This work addresses the instability of On-Policy Distillation (OPD) caused by high-variance single-sample Monte Carlo gradient estimates and the absence of effective stabilization mechanisms. The authors formalize OPD as a policy gradient reinforcement learning problem and propose vOPD, which introduces a closed-form value function baseline to reduce gradient variance while preserving unbiasedness. This baseline is constructed from per-token negative reverse KL divergences, requiring no additional critic network or inference overhead, and naturally supports an efficient top-k sparse approximation. Experimental results demonstrate that vOPD significantly outperforms the original OPD on mathematical and scientific reasoning benchmarks, achieving performance comparable to computationally expensive full-vocabulary methods while enabling efficient and stable distillation training.
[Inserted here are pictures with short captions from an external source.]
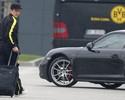 Chamado de Judas pela torcida, Mario Götze retorna ao Borussia Dortmund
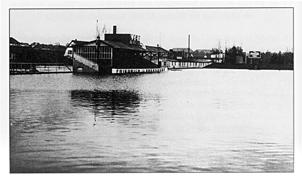 Schlimmstes Hochwasser seit 1909 – Katastrophenalarm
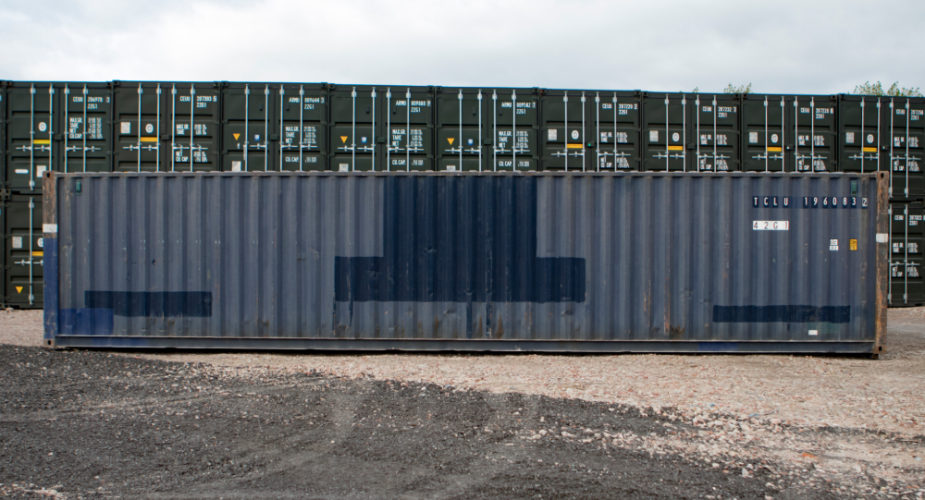 40ft Used Shipping Container - External side view with doors closed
On-Policy Distillation (OPD) has emerged as a dominant post-training paradigm for large language models, especially for reasoning domains. However, OPD remains unstable in practice due to the high gradient variance of its single-sample Monte Carlo estimator, and recipes for stable training are still immature. We propose vOPD (On-Policy Distillation with a control variate baseline), which casts OPD as policy-gradient RL and stabilizes it by introducing a control variate baseline-canonically a value function -- from the RL literature. We show that the OPD value function admits a closed form as the per-token negative reverse KL divergence between the student and the teacher, available directly from the already-computed forward pass with no additional critic or inference. Existing stabilization methods either compute the full token-level reverse KL over the entire vocabulary, adding significant overhead, or restrict it to a top-k support, biasing the objective. vOPD instead preserves the lightweight single-sample estimator, subtracting the value function as a detached baseline to keep the gradient unbiased while reducing variance. Furthermore, we show that a top-k approximation of the baseline further lowers cost without compromising performance. Across mathematical and scientific reasoning benchmarks, vOPD consistently outperforms vanilla OPD and matches the most expensive full-vocabulary baseline, offering an efficient stabilization of On-Policy Distillation through principled RL variance reduction.